*** Block opens ***
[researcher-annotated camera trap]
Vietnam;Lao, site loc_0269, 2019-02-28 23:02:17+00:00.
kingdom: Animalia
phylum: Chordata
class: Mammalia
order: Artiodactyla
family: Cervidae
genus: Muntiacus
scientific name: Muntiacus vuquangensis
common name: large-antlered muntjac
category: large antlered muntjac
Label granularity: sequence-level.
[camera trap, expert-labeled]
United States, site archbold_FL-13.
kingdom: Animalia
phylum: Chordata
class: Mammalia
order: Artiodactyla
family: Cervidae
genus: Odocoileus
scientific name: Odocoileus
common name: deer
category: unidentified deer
*** Block closes ***
■ **Required action**
Copy out every entry again, exactly as it was given.

■ **Result of the task**
[researcher-annotated camera trap]
Vietnam;Lao, site loc_0269, 2019-02-28 23:02:17+00:00.
kingdom: Animalia
phylum: Chordata
class: Mammalia
order: Artiodactyla
family: Cervidae
genus: Muntiacus
scientific name: Muntiacus vuquangensis
common name: large-antlered muntjac
category: large antlered muntjac
Label granularity: sequence-level.
[camera trap, expert-labeled]
United States, site archbold_FL-13.
kingdom: Animalia
phylum: Chordata
class: Mammalia
order: Artiodactyla
family: Cervidae
genus: Odocoileus
scientific name: Odocoileus
common name: deer
category: unidentified deer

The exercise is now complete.